Marita: Sun and wind … free, but expensive to convert

Here’s the latest from Marita ….

The sun and the wind are free, but converting them to reliable electricity is expensive, if not impossible

In an effort to get America off of fossil fuels, “free” solar and wind energy is often touted as the solution. However, in reality, the so-called free energy has high costs and does little to minimize fossil-fuel use or cut greenhouse gases.

Because solar-and-wind energy are not available 24/7—also frequently referenced as not “dispatchable”—incorporating them into the electricity portfolio requires back-up power to be available on demand. When the sun doesn’t shine or the wind doesn’t blow, we still expect to have heating or air conditioning, cook our dinners, charge our phones, and use our computers. To do this, requires fossil fuels—typically natural gas “peaking plants,” but depending on what is available, it may be a coal-fueled power plant that is forced to operate inefficiently; releasing more CO2 than it would if allowed to operate as intended.

Think of it this way.

If you want to cook a hamburger, and you have a charcoal grill, you go outside about 30 minutes before you plan to cook. You mound up the charcoal, sprinkle it with lighter fluid, and toss on a match. When the coals are white on the edges, you know they are ready. You put your burger on the grill and cook it for five to eight minutes. Once you remove the burger, the coals are still hot for hours. Ultimately, they burn down to ashes and are cold enough that you can throw them into your plastic trash can, or into the forest. To restart it later in the same day is not efficient.

By comparison, if you are going to cook that same hamburger over natural gas, or propane, you go out five minutes before you plan to grill to heat up the elements. You cook your burger, and you turn it off. No coals, no cool down needed.

Power plants function in a similar fashion.

A coal-fueled power plant cannot easily be turned on and off. It works most efficiently—i.e. cleanly—when it burns continuously. Like the grill, you can add more coal throughout the process to keep the temperature up, which creates the steam that generates electricity.

But, with a natural-gas-fueled power plant, you can easily turn it on and off. So when the wind suddenly stops blowing—with no warning, the gas plant can quickly ramp up to generate the needed power.

As Germany, with the highest implementation of renewable energy of any country, found out, to maintain grid stability, it needs the coal- and natural-gas-fueled power plants. As a result of its policies that favor renewables, such as solar and wind, Germany has had to subsidize its fossil fueled power plants to keep them open.

So, by adding solar and wind power, to the energy mix, we actually increase costs by paying for redundant power supplies—which ultimately, through rate increases, hurts the less fortunate who also have to cover the costs of the renewables.

In the cold weather of Albuquerque’s winter, I received a call from an “unemployed single mother living in an 800 square-foot apartment.” When I answered the phone, she dumped on me. She was angry. Her life circumstances meant she didn’t turn on her heat because she couldn’t afford it. After stating her position, she ranted at me: “I just opened up my utility bill. I see that I am paying $1.63 a month for renewable energy.” She continued: “I don’t give a f#*! about renewable energy! Why do I have to pay for it?”

*Source information:*

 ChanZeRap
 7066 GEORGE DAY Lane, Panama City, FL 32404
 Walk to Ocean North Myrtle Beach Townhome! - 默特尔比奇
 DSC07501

* * *

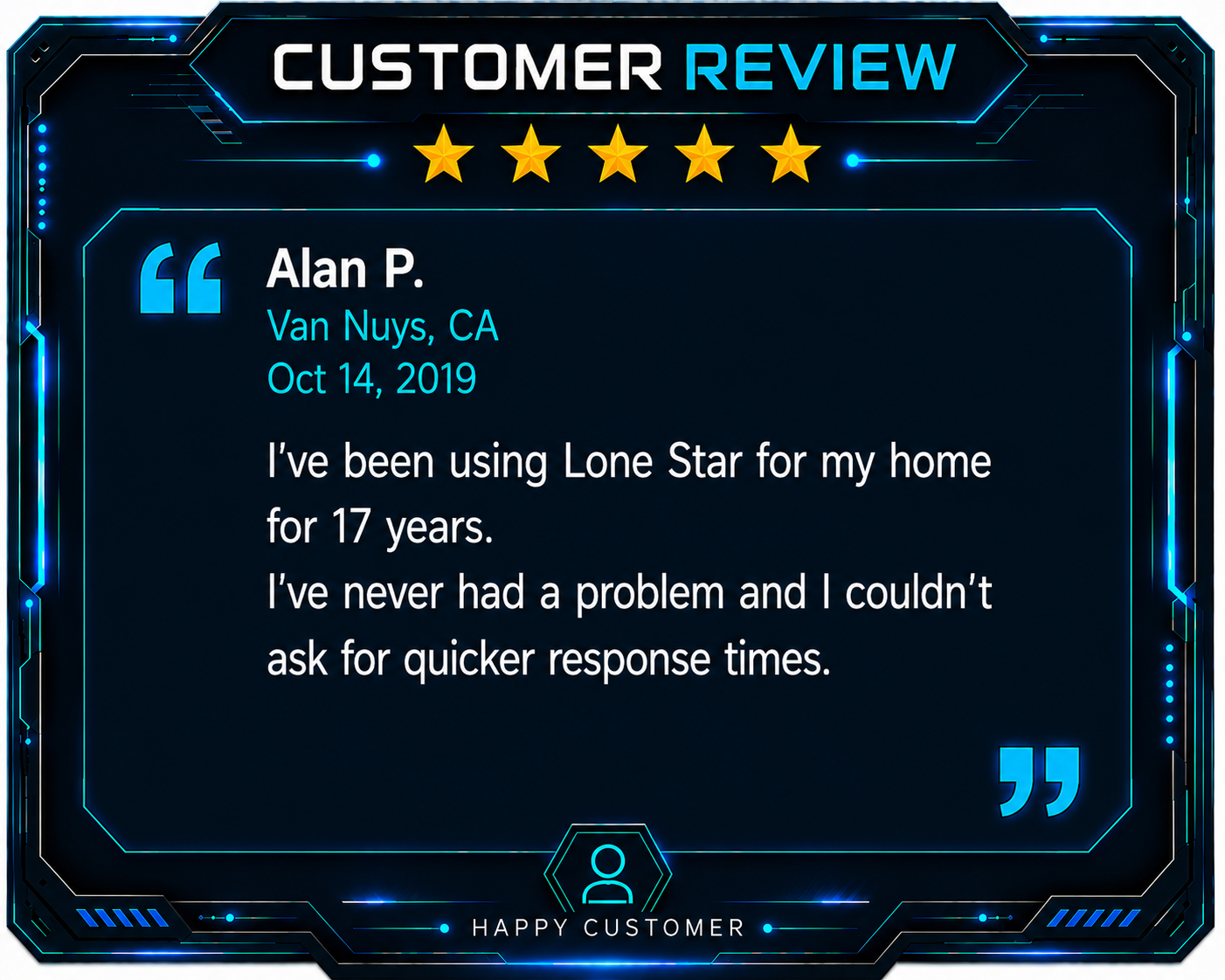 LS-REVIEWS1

* * *

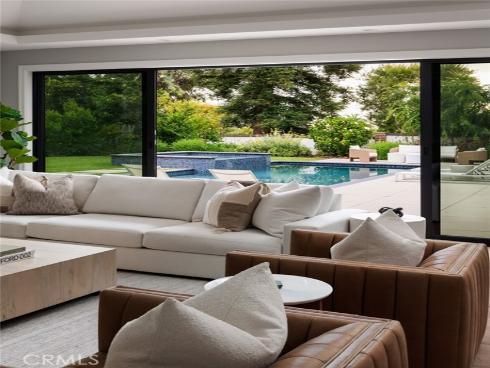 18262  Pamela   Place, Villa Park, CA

*Description of the task:* Please extract the stretch from "Because solar-and-wind energy" through "it this way." in the passage on solar and wind costs, copying it word for word.

*Answer space:*
Because solar-and-wind energy are not available 24/7—also frequently referenced as not “dispatchable”—incorporating them into the electricity portfolio requires back-up power to be available on demand. When the sun doesn’t shine or the wind doesn’t blow, we still expect to have heating or air conditioning, cook our dinners, charge our phones, and use our computers. To do this, requires fossil fuels—typically natural gas “peaking plants,” but depending on what is available, it may be a coal-fueled power plant that is forced to operate inefficiently; releasing more CO2 than it would if allowed to operate as intended.

Think of it this way.